Reproduce verbatim the stretch of the timeout bug report below from "To Reproduce Steps" through "ones this large.".
-- Start of EXTRACTED TEXT --
Large file timeout error in azure-storage-file-datalake
See original GitHub issue- azure-storage-file-datalake:
- 12.9.1:
- Debian Bullseye:
- 3.10.5:
Describe the bug No matter what I’ve tried I’ve gotten failed uploads for an unknown timeout when sending large files to the data lake.
To Reproduce Steps to reproduce the behavior: I uploaded a 109 MB zip file using the upload_data method on an instance of the DataLakeFileClient class with a very generous timeout argument. instance.upload_data(local_file, overwrite=True, timeout=3000) The upload is successful for small files but fails on ones this large.
Expected behavior Not having the code fail with a timeout error
Screenshots This is the output from the traceback.
return upload_datalake_file(**options)
File "/opt/miniconda3/envs/vs-access/lib/python3.10/site-packages/azure/storage/filedatalake/_upload_helper.py", line 76, in upload_datalake_file
upload_data_chunks(
File "/opt/miniconda3/envs/vs-access/lib/python3.10/site-packages/azure/storage/filedatalake/_shared/uploads.py", line 79, in upload_data_chunks
range_ids = [uploader.process_chunk(result) for result in uploader.get_chunk_streams()]
File "/opt/miniconda3/envs/vs-access/lib/python3.10/site-packages/azure/storage/filedatalake/_shared/uploads.py", line 79, in <listcomp>
range_ids = [uploader.process_chunk(result) for result in uploader.get_chunk_streams()]
File "/opt/miniconda3/envs/vs-access/lib/python3.10/site-packages/azure/storage/filedatalake/_shared/uploads.py", line 195, in process_chunk
return self._upload_chunk_with_progress(chunk_offset, chunk_bytes)
File "/opt/miniconda3/envs/vs-access/lib/python3.10/site-packages/azure/storage/filedatalake/_shared/uploads.py", line 211, in _upload_chunk_with_progress
range_id = self._upload_chunk(chunk_offset, chunk_data)
File "/opt/miniconda3/envs/vs-access/lib/python3.10/site-packages/azure/storage/filedatalake/_shared/uploads.py", line 354, in _upload_chunk
self.response_headers = self.service.append_data(
File "/opt/miniconda3/envs/vs-access/lib/python3.10/site-packages/azure/core/tracing/decorator.py", line 78, in wrapper_use_tracer
return func(*args, **kwargs)
-- End of EXTRACTED TEXT --
-- Start of LISTED RECORDS --
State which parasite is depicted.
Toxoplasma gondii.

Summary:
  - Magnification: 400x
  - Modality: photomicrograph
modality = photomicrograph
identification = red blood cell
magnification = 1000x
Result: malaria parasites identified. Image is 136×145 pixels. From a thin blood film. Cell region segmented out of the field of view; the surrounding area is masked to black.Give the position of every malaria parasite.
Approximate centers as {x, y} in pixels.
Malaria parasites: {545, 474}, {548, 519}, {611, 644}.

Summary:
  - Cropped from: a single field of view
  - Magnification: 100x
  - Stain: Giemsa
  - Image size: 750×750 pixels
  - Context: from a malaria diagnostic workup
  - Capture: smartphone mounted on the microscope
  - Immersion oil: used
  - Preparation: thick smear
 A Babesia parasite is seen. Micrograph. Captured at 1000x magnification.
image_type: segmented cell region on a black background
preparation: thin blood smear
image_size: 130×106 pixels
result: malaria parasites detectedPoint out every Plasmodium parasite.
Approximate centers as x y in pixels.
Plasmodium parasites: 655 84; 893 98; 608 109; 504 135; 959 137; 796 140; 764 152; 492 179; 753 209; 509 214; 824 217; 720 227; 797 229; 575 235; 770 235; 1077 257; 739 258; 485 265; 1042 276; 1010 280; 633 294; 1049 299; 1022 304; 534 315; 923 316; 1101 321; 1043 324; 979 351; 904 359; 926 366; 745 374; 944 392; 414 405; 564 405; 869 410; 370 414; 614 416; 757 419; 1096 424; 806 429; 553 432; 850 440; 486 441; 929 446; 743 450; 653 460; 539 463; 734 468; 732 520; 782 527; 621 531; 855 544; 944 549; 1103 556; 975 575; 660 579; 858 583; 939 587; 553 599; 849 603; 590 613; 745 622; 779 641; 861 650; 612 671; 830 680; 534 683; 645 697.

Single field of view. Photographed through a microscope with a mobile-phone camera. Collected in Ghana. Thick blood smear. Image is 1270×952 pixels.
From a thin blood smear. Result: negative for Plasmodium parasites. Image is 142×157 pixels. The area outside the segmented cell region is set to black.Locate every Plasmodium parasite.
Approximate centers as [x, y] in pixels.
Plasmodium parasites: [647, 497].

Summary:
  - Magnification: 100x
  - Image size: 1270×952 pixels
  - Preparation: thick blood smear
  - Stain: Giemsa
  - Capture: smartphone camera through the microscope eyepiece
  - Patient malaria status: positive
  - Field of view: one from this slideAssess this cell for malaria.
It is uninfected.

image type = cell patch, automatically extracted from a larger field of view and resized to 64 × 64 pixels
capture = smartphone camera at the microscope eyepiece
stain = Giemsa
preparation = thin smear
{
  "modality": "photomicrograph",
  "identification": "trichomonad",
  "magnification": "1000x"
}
-- End of LISTED RECORDS --
- **FINISHED EXERCISE**:
To Reproduce Steps to reproduce the behavior: I uploaded a 109 MB zip file using the upload_data method on an instance of the DataLakeFileClient class with a very generous timeout argument. instance.upload_data(local_file, overwrite=True, timeout=3000) The upload is successful for small files but fails on ones this large.